Judgment, Supreme Court, New York County (Daniel Conviser, J. at hearing; Wayne M. Ozzi, J. at jury trial and sentencing), rendered September 8, 2010, convicting defendant of criminal possession of a weapon in the second degree, and sentencing him, as a second violent felony offender, to a term of 7 years, unanimously affirmed.

The court properly denied defendant's motion to suppress a revolver recovered from his impounded car. The police conducted a proper inventory search, which was supported by sufficient documentation. The search produced a "meaningful inventory list" (People v Johnson, 1 NY3d 252, 256 [2003]), even though the
searching officer did not record every item he released to defendant's sister (see People v Black, 250 AD2d 494 [1998], lv denied 92 NY2d 922 [1998]), and we do not find there were any deficiencies of any kind that would warrant suppression of the revolver. Regardless of whether the officer suspected that contraband might be present, there was no evidence that the search was conducted as a ruse to discover incriminating evidence (see Johnson, 1 NY3d at 256). Defendant did not preserve his argument that the police improperly impounded his car, and we decline to review it in the interest of justice. As an alternate holding, we reject it on the merits.

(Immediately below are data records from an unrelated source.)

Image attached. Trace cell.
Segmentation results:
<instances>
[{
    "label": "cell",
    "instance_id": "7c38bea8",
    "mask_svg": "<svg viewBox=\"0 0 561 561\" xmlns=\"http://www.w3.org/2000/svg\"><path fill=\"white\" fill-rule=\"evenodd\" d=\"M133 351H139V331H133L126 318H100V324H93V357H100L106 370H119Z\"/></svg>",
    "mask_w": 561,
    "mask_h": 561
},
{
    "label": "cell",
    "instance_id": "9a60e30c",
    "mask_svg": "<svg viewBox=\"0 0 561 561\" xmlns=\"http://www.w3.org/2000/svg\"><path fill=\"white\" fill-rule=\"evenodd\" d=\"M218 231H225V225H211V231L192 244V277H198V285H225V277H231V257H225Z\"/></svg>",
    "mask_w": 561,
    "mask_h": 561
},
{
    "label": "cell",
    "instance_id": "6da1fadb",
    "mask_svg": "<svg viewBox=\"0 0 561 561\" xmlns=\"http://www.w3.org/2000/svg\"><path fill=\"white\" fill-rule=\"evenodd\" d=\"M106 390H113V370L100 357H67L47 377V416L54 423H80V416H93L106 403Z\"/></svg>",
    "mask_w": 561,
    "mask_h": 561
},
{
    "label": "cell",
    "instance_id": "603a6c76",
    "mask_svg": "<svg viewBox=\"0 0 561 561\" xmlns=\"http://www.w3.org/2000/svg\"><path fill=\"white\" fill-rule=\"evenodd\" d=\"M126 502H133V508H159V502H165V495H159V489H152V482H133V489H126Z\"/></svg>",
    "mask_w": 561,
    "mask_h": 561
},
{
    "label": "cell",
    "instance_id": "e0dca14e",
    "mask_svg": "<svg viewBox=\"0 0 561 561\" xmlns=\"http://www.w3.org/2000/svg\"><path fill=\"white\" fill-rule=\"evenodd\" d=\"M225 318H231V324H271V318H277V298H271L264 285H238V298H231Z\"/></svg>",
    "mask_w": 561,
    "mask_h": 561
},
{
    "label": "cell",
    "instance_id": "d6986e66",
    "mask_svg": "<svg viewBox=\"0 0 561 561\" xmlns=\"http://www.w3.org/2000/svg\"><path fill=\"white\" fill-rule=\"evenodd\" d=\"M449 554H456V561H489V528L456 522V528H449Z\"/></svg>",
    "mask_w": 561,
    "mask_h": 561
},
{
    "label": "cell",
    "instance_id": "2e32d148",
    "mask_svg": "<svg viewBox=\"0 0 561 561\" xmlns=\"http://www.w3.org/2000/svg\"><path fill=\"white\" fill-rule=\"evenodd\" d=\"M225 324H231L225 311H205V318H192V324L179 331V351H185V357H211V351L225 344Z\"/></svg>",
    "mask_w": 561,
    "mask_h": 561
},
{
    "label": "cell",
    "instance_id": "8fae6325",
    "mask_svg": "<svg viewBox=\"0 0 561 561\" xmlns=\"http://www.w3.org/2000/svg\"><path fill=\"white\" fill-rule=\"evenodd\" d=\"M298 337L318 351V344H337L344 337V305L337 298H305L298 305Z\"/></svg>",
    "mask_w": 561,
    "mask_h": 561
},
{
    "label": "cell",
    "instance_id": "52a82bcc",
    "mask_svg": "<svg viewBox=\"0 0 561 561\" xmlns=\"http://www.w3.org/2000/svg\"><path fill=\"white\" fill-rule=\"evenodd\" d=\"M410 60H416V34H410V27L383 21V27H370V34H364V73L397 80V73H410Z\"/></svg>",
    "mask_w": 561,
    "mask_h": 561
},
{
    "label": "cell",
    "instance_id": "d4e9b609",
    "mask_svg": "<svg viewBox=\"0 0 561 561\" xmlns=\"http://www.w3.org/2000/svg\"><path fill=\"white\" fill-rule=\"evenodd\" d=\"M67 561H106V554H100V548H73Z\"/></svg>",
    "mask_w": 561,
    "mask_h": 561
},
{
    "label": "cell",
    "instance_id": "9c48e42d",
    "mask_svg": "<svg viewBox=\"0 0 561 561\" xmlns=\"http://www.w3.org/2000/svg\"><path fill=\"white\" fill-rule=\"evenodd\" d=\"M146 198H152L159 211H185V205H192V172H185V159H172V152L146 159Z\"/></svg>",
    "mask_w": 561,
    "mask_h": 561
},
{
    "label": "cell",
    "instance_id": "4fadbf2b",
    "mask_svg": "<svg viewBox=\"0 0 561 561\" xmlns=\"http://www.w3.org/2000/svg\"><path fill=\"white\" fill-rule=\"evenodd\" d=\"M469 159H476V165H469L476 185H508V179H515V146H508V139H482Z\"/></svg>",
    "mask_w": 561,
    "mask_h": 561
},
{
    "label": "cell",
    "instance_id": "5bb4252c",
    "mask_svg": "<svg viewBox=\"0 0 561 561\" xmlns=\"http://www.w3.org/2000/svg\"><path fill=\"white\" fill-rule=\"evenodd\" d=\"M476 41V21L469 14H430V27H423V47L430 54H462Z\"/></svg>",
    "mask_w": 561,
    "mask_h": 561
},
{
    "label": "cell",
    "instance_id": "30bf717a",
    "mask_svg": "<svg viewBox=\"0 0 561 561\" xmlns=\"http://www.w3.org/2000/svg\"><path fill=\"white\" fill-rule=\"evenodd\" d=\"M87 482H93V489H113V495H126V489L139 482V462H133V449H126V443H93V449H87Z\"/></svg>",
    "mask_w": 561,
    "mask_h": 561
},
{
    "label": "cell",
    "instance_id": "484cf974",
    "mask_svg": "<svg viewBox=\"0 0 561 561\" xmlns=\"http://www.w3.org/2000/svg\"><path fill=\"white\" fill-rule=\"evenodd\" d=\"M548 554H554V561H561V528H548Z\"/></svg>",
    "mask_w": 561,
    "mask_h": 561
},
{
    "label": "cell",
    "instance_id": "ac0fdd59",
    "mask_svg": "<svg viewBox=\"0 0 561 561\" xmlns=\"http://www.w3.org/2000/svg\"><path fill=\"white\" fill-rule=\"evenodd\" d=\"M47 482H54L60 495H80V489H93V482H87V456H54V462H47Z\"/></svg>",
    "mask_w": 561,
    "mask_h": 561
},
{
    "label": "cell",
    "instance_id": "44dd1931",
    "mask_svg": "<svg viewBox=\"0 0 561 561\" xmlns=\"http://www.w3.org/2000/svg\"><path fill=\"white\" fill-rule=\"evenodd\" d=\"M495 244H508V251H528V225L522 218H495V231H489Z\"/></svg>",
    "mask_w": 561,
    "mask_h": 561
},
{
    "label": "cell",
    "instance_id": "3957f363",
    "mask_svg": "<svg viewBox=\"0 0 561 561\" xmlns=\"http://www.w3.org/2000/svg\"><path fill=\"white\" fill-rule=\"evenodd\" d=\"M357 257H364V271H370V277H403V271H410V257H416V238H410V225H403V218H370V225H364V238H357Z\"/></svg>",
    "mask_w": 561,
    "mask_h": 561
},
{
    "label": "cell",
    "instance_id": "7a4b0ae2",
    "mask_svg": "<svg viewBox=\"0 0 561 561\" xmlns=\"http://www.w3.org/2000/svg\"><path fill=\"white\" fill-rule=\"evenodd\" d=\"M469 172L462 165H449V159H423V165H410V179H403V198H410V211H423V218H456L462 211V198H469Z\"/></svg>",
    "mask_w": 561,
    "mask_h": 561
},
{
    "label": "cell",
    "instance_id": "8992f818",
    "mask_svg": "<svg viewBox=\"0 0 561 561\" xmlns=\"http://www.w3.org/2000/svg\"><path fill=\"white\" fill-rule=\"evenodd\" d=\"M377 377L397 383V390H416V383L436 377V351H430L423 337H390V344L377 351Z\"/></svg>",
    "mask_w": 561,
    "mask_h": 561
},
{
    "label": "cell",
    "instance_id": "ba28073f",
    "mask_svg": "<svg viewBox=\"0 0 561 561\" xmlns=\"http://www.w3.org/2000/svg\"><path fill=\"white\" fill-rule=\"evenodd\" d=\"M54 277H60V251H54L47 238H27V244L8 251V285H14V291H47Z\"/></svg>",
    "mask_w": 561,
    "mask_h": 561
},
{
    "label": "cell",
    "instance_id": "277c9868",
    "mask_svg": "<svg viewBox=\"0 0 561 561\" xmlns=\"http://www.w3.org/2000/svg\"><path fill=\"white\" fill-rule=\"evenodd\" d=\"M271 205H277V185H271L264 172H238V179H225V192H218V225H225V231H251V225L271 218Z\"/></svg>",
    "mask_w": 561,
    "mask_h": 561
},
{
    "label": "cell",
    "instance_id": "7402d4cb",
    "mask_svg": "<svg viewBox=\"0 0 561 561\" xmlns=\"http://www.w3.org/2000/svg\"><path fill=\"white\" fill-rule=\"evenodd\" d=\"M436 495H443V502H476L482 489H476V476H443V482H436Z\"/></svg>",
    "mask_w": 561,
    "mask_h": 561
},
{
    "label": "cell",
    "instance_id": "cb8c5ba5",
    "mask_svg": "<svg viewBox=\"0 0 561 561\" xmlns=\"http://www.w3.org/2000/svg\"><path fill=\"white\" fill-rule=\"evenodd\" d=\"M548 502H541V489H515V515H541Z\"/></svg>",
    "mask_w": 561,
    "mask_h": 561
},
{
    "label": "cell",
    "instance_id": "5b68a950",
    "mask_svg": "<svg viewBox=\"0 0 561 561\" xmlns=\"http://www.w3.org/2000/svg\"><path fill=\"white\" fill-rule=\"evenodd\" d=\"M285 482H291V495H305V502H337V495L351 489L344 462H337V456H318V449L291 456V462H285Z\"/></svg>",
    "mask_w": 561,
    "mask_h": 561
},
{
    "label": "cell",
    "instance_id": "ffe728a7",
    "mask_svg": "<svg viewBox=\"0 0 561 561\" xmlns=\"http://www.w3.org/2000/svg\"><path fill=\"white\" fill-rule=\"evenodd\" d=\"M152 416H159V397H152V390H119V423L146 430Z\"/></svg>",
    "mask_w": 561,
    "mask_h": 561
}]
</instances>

The verdict was based on legally sufficient evidence and was not against the weight of the evidence (see People v Danielson, 9 NY3d 342, 348-349 [2007]), particularly when viewed in light of the statutory presumption of possession by all occupants of a vehicle (see Penal Law § 265.15[3]). Moreover, defendant was the owner, driver, and sole occupant, and the evidence, even without the automobile presumption, warrants the inference that he knew
there was a firearm in his car (see People v Reisman, 29 NY2d 278, 285-286 [1971], cert denied 405 US 1041 [1972]). [*2]

Defendant's remaining claims do not warrant reversal.

THIS CONSTITUTES THE DECISION AND ORDER
OF THE SUPREME COURT, APPELLATE DIVISION, FIRST DEPARTMENT.